--- Source passage ---

By the planning methods we have used for the past century, the WSCC was not facing a capacity shortage in 2000 or 2001. While such methods have their shortcomings, a consistent review of the data indicates that if the emergencies of 2000 had been caused by a true shortage, our situation in 1994 would have been considerably worse. The major difference between the relatively stable conditions we experienced in 1994 and the emergencies in 2000 was in large part the difference in the operations of traditional utilities and the structure of the California market. In 1994, the generating plants belonged to the utilities. In 2000, the generating plants were dispatched according to the complex incentives hidden in the rules of AB1890.
Why Were Prices So High?
A simpler explanation is available, though. Starting in 2000, the WSCC had established a database showing the hourly plant operations of many of the plants on the West Coast. The California ISO provided plant data to the WSCC which, in turn, provided it to any interested WSCC member. While secrecy of operating data is a cornerstone of the California market design, the practice of secrecy at the ISO was unusual. The ISO provided this secret data in contravention of its FERC-filed tariff throughout the summer and fall of 2000.16 Any market participant equipped with this data would be able to easily adjust their operations to accentuate the California ISO's problems during an hour when demand was high. Curiously, Portland General Electric, Enron's subsidiary, did not contribute data to the database. Enron had access to the data of others, but did not welcome access to its own plant operations.
The California ISO has provided numerous charts that show that as its system approached peak, supplies offered to the California PX would begin to drop off. The resulting deficit would become an operating problem at the ISO. Once emergency conditions were declared, prices would skyrocket and supplies would reappear.
Documenting this was not easy. During the first part of the crisis, the generators' representative was the chairman of the ISO board. ISO market surveillance was rudimentary and timid. Generators' lobbying at the WSCC made access of the operating data to non-market participants slow and controversial.
Ironically, the hourly data is public outside of California-even today-as part of the EPA's emissions database. Unfortunately for consumers and policymakers in California, access to this data is usually delayed from three to five months.
Figure 3 shows the monthly operations of the units owned by Duke, Dynegy, Mirant, Reliant, and AES over this period. While plant operations in the rest of WSCC reached 100 percent, plant operations for the groups who have primarily profited from the crisis averaged 50.3 percent from May 2000 to June 2001. Interestingly, plant operations were actually slightly higher for the three months that followed price controls, even though market prices were significantly lower.17
We have been unable to explain the hourly operations of these five generators even after enormous effort. Frequently, plants went undispatched during system peaks and even during ISO-declared emergencies. Whistleblowers from the plant operations staff have indicated that their directions from management were inexplicable. Operations at plants outside of California have shown none of these problems. In fact, outside of the plants in Figure 4, operations have been as close to 100 percent of capacity as the owners could reach.

--- Provided data ---

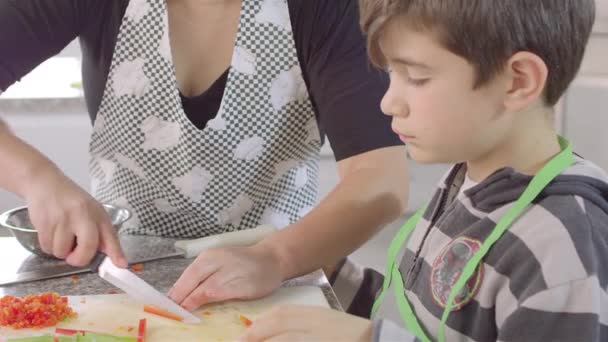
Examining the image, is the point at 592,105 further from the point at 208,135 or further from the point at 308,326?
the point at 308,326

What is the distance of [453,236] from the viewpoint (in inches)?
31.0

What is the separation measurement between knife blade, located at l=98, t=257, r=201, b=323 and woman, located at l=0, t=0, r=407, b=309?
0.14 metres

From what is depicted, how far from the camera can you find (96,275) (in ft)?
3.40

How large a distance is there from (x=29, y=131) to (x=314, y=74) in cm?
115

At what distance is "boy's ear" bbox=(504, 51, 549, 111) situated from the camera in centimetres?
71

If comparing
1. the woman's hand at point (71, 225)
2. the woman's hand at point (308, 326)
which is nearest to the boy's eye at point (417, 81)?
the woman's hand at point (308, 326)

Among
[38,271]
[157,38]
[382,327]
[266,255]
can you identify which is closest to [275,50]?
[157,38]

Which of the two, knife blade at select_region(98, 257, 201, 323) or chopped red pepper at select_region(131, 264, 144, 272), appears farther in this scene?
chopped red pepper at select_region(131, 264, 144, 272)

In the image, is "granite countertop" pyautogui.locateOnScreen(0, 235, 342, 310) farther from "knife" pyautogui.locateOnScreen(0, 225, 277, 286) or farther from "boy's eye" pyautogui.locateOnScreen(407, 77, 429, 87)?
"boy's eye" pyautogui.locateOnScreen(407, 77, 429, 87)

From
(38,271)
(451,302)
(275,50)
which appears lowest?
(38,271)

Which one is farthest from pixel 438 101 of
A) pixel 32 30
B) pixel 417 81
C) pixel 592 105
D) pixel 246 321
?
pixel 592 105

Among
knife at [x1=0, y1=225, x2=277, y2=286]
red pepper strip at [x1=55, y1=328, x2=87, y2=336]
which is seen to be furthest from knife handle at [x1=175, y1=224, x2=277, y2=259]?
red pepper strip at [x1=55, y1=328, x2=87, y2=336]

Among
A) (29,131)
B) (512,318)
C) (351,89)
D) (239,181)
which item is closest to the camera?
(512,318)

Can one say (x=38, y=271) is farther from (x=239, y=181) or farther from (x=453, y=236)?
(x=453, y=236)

---
--- Provided data ---

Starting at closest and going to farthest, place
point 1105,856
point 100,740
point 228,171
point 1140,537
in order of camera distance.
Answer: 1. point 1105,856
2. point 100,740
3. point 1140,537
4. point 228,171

---

• _Goal_: Carry the text on the California electricity crisis forward with one more paragraph, beginning right after its final sentence about plant operations reaching close to 100 percent of capacity.

• _Reply_:
Many analysts break the California crisis into two periods. The first-economic withholding-represents the period when generators either did not bid resources into the PX and ISO, or made bids at unrealistic prices. A second period-physical withholding-takes place from November through June. While it is possible that the decision to take 50 percent of California's thermal units down simultaneously for planned outages was simply coincidental, an alternative explanation is also possible. After the ISO stopped providing operating data through the WSCC, generators may have simply switched to communicating their operating levels through planned and forced outage announcements. Regardless of the explanation, operations in the second part of the crisis roughly mirrored operations during the first portion.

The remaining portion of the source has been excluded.